Jeff Dean's original latency table is over a decade old. Here is an updated version for modern hardware, plus notes on how to use it for ML serving estimates.

The table

Operation	Latency
L1 cache hit	~1 ns
L2 cache hit	~4 ns
L3 cache hit	~40 ns
DRAM access	~100 ns
NVMe SSD read (4 KB)	~100 µs
SSD sequential read (1 MB)	~1 ms
Same-datacenter round trip	~500 µs
Cross-region (US → EU)	~75 ms
HDD seek	~10 ms
TCP handshake (local)	~1 ms

Inference latency budget

A 100 ms p99 budget for an LLM serving endpoint breaks down roughly as:

network ingress        ~5 ms
tokenisation           ~1 ms
model forward pass     ~60–80 ms   ← optimise here first
sampling               ~2 ms
response serialisation ~1 ms
network egress         ~5 ms

Speculative decoding, KV-cache pinning, and dynamic batching all attack the forward pass. Reducing cross-region hops attacks the network terms.

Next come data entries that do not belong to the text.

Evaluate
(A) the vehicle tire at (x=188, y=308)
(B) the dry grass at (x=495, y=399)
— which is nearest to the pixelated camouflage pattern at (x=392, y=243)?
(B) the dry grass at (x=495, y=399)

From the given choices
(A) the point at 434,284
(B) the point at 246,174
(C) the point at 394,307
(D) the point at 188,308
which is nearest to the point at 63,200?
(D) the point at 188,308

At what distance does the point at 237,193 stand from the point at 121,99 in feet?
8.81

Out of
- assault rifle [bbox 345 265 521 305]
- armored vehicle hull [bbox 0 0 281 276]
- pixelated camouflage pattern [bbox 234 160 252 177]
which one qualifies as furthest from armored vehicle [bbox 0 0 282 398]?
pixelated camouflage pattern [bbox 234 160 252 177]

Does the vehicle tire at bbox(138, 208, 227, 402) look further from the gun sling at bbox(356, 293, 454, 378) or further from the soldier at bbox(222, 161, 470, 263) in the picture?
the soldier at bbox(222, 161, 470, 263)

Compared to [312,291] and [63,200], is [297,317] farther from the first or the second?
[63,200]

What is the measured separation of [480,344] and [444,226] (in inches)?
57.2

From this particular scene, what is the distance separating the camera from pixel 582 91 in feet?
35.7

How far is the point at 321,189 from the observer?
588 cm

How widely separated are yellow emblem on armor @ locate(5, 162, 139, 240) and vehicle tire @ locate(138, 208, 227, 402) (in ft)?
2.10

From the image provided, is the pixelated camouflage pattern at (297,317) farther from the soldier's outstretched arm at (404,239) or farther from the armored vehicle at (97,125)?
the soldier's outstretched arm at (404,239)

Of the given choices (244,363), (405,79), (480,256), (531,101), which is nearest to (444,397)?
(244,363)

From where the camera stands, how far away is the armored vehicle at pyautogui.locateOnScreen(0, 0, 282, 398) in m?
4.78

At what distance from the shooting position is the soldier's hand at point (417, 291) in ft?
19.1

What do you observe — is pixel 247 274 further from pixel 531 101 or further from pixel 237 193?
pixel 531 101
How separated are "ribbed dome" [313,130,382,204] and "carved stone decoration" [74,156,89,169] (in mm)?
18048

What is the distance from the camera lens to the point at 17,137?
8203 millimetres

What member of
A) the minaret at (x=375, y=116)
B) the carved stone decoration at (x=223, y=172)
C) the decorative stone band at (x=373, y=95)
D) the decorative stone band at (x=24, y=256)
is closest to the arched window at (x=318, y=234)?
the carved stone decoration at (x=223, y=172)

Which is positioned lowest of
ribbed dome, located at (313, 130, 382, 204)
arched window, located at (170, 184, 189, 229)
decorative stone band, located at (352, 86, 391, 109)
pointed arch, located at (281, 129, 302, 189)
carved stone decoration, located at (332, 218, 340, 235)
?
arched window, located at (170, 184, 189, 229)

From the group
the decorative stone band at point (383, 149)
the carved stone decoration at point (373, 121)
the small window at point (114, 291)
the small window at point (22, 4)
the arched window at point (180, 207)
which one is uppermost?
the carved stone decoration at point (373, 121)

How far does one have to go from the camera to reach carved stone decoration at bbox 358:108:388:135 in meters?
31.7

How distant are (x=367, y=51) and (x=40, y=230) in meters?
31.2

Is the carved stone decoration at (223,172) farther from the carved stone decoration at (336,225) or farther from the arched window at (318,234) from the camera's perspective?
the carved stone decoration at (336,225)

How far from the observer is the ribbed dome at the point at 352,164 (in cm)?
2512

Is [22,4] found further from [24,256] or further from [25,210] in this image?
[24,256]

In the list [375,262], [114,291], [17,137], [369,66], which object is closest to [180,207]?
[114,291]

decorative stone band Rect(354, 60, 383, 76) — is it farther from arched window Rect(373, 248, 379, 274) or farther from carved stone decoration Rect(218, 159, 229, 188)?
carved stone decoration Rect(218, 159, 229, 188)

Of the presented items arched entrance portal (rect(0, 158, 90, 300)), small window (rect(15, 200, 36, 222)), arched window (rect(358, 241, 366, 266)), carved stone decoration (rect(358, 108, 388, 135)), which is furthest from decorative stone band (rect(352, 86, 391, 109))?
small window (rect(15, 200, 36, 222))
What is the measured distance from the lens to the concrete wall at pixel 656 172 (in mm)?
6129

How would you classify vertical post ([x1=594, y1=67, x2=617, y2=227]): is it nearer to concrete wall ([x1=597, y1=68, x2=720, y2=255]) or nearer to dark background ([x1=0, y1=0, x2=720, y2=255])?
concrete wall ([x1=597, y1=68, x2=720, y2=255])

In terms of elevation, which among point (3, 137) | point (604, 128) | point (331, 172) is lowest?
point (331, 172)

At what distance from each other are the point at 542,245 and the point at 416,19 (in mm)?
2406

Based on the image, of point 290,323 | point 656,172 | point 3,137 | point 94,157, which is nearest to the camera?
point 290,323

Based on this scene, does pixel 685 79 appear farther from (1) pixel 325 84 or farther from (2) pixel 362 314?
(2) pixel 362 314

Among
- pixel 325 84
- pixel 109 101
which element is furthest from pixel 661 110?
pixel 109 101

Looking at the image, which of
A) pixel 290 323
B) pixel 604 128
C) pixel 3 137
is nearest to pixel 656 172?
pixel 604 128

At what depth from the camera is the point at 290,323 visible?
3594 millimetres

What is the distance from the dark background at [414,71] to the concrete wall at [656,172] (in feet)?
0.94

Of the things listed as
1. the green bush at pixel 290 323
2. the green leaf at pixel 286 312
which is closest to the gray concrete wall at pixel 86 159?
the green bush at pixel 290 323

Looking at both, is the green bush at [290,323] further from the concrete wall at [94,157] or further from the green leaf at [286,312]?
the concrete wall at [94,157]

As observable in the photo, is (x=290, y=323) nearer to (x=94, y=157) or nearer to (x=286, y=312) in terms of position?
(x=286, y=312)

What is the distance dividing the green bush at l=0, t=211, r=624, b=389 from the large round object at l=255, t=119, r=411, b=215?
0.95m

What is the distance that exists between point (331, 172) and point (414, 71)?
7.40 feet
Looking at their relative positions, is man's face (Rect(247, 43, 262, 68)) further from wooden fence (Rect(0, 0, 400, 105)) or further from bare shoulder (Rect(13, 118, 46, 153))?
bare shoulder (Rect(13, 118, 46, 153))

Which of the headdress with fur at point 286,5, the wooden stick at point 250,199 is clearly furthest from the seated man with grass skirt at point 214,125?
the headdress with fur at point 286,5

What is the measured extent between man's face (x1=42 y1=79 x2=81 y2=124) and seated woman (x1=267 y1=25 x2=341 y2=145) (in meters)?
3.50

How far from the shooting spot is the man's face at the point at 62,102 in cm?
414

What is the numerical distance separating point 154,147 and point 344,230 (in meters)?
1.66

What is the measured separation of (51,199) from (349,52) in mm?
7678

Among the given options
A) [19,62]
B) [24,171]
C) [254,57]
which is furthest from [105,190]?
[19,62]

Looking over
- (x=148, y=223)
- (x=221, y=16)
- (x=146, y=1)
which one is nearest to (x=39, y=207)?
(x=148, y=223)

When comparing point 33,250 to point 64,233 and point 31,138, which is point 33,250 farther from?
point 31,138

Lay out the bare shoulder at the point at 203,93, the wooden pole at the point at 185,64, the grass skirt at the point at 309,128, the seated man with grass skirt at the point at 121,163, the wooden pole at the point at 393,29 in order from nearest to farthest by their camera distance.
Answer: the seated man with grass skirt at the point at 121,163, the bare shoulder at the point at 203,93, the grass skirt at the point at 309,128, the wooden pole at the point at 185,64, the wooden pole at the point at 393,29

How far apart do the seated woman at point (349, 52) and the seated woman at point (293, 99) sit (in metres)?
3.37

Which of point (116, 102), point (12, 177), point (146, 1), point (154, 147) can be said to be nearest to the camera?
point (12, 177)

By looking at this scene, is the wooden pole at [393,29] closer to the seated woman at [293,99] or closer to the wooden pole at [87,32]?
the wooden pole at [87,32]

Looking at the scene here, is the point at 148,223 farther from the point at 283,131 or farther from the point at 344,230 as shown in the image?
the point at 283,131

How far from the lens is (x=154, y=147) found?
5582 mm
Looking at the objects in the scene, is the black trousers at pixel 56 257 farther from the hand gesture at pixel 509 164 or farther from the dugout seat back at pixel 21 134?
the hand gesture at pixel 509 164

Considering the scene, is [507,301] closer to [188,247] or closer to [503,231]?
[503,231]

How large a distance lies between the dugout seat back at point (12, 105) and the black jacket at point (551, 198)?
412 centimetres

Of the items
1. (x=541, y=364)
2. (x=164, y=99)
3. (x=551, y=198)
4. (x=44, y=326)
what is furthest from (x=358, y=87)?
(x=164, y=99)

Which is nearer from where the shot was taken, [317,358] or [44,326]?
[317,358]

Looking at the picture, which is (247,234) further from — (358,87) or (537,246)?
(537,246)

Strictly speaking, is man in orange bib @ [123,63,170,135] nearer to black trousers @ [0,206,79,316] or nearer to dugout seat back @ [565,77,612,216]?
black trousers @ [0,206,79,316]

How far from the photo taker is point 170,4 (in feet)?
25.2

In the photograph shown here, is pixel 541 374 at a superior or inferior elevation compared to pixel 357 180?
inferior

Optimise in proportion to where the time actually goes.

Checking your own system

# Round-trip latency to a host
ping -c 10 api.example.com
 
# Memory bandwidth (Linux)
sysbench memory --memory-block-size=1M --memory-total-size=10G run
 
# Disk read throughput
dd if=/dev/nvme0n1 of=/dev/null bs=1M count=1024 iflag=direct

The rule of thumb

If it crosses a network boundary, assume milliseconds. If it stays on-chip, assume nanoseconds. Everything else is in between.

Use this when estimating whether a caching layer is worth the complexity, or whether a synchronous database call inside a hot path is a problem.